(Beginning of Source data)
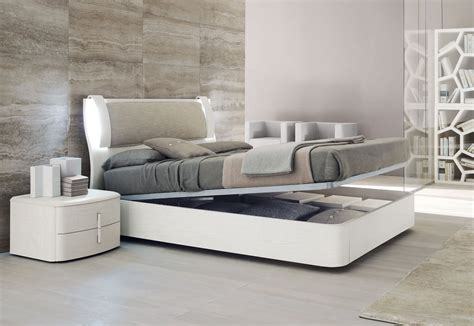 modern italian bedroom furniture sets modern italian bedroom furniture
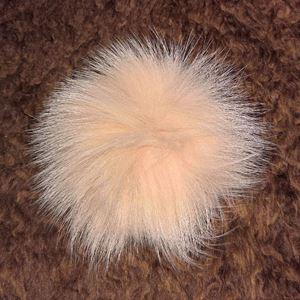 Pels Pompon af ræv til pynt på huer, tasker og sko mm - Creme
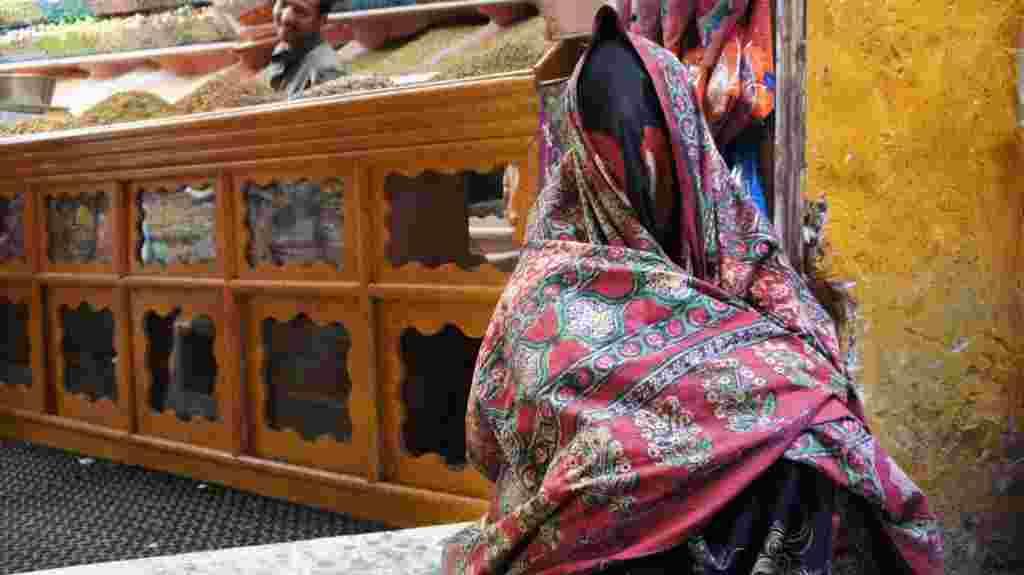Entre los países de la Primavera Árabes, Yemen tiene algunas de las tradiciones sociales más restrictivas para las mujeres.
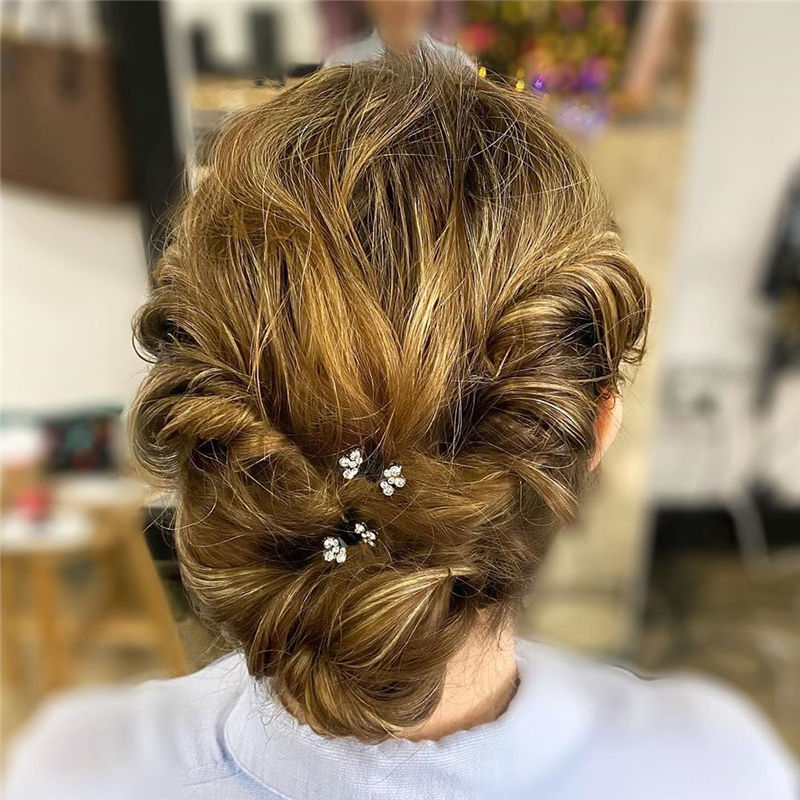 Trendy Wedding Hairstyles For Bride to Copy in 2020-01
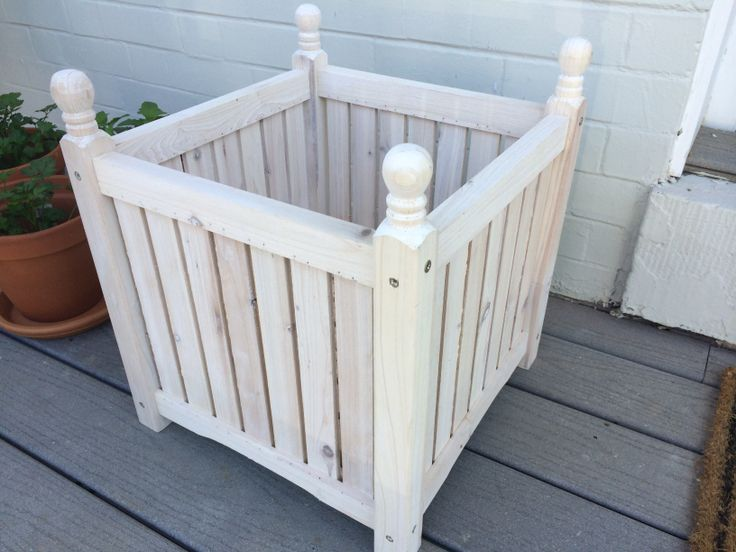 Cool little planter, will likely paint to be a color accent based of what is needed after we paint the front door and get the outdoor furniture/rug set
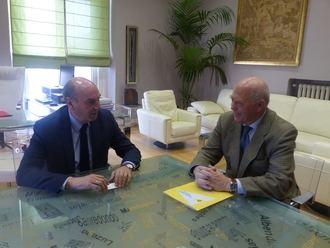 El presidente de la Diputación se reúne con el decano del Colegio de Ingenieros Técnicos Industriales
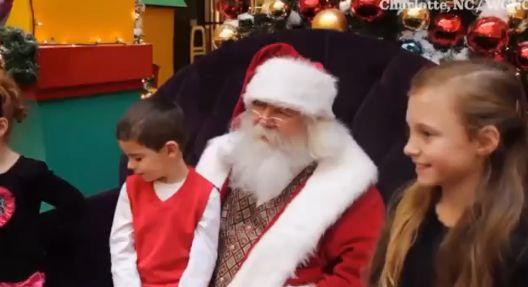 Дядо Коледа ляга на земята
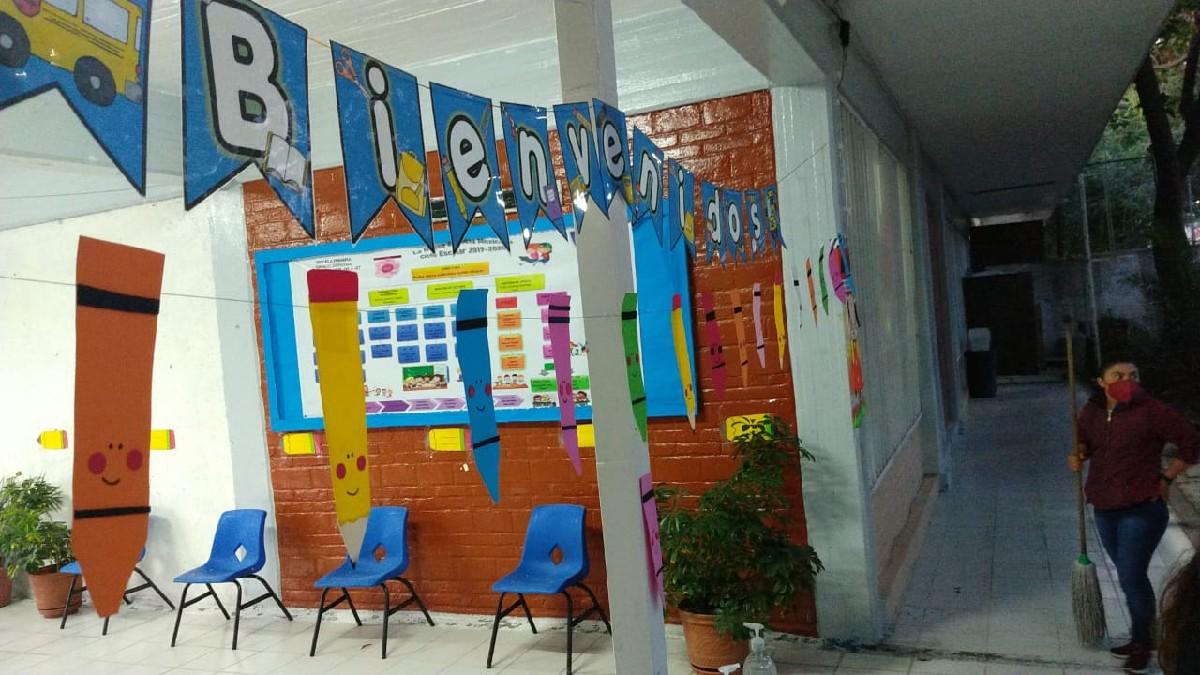 CDMX: Regresan a clases presenciales alumnos de primaria y secundaria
(End of Source data)
» Directions for this task
Give each record above back word for word, but carry over none of the pictures.

» Answer for this exercise
 modern italian bedroom furniture sets modern italian bedroom furniture
 Pels Pompon af ræv til pynt på huer, tasker og sko mm - Creme
Entre los países de la Primavera Árabes, Yemen tiene algunas de las tradiciones sociales más restrictivas para las mujeres.
 Trendy Wedding Hairstyles For Bride to Copy in 2020-01
 Cool little planter, will likely paint to be a color accent based of what is needed after we paint the front door and get the outdoor furniture/rug set
 El presidente de la Diputación se reúne con el decano del Colegio de Ingenieros Técnicos Industriales
 Дядо Коледа ляга на земята
 CDMX: Regresan a clases presenciales alumnos de primaria y secundaria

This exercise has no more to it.